**DESCRIPTION OF THE TASK**
Copy every one of the following items word for word.

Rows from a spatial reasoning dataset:

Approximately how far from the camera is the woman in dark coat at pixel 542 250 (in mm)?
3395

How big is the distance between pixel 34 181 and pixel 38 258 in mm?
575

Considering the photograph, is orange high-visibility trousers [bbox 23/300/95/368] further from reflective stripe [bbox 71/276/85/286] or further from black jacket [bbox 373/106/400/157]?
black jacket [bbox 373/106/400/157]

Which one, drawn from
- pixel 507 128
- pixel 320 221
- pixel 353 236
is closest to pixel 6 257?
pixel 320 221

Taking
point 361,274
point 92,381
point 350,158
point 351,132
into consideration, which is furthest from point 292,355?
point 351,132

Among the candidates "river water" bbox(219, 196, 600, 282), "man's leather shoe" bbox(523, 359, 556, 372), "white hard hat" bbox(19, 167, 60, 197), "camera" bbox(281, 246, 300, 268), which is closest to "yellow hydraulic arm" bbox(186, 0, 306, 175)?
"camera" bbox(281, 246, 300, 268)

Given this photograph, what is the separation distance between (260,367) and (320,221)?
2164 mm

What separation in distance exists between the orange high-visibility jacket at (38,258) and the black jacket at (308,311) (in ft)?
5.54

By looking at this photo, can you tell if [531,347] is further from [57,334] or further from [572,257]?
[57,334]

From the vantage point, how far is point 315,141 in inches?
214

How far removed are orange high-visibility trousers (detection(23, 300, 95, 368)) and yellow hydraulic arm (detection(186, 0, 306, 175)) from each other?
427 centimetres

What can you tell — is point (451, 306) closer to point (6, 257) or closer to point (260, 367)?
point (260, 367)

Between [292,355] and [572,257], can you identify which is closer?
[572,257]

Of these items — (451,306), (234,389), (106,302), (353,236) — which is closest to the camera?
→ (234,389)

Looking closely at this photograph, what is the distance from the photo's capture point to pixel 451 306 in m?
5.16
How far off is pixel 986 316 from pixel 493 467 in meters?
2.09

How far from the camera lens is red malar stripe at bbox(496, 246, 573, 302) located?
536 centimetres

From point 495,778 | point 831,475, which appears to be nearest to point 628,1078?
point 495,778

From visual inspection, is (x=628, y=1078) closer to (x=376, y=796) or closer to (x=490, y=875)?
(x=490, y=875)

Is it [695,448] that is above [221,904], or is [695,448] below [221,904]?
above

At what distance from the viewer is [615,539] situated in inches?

**THE COMPLETED TASK**
Approximately how far from the camera is the woman in dark coat at pixel 542 250 (in mm)?
3395

How big is the distance between pixel 34 181 and pixel 38 258 in mm?
575

Considering the photograph, is orange high-visibility trousers [bbox 23/300/95/368] further from reflective stripe [bbox 71/276/85/286] or further from black jacket [bbox 373/106/400/157]?
black jacket [bbox 373/106/400/157]

Which one, drawn from
- pixel 507 128
- pixel 320 221
- pixel 353 236
is closest to pixel 6 257?
pixel 320 221

Taking
point 361,274
point 92,381
point 350,158
point 351,132
into consideration, which is furthest from point 292,355?
point 351,132

Among the candidates "river water" bbox(219, 196, 600, 282), "man's leather shoe" bbox(523, 359, 556, 372), "white hard hat" bbox(19, 167, 60, 197), "camera" bbox(281, 246, 300, 268), which is closest to "yellow hydraulic arm" bbox(186, 0, 306, 175)?
"camera" bbox(281, 246, 300, 268)

Given this photograph, what is the separation distance between (260,367) and (320,221)?
2164 mm

What separation in distance exists between the orange high-visibility jacket at (38,258) and the black jacket at (308,311) (in ft)?
5.54

By looking at this photo, can you tell if [531,347] is further from [57,334] or further from [572,257]?
[57,334]

From the vantage point, how far is point 315,141 in inches?
214

How far removed are orange high-visibility trousers (detection(23, 300, 95, 368)) and yellow hydraulic arm (detection(186, 0, 306, 175)) from each other?
427 centimetres

What can you tell — is point (451, 306) closer to point (6, 257) or closer to point (260, 367)?
point (260, 367)

Between [292,355] and [572,257], can you identify which is closer?
[572,257]

Of these items — (451,306), (234,389), (106,302), (353,236) — which is closest to the camera?
→ (234,389)

Looking closely at this photograph, what is the distance from the photo's capture point to pixel 451 306 in m?
5.16
How far off is pixel 986 316 from pixel 493 467 in meters?
2.09

How far from the camera lens is red malar stripe at bbox(496, 246, 573, 302) located?
536 centimetres

From point 495,778 | point 831,475, which appears to be nearest to point 628,1078?
point 495,778

From visual inspection, is (x=628, y=1078) closer to (x=376, y=796) or closer to (x=490, y=875)?
(x=490, y=875)

Is it [695,448] that is above [221,904], or is [695,448] below [221,904]?
above

At what distance from the viewer is [615,539] situated in inches?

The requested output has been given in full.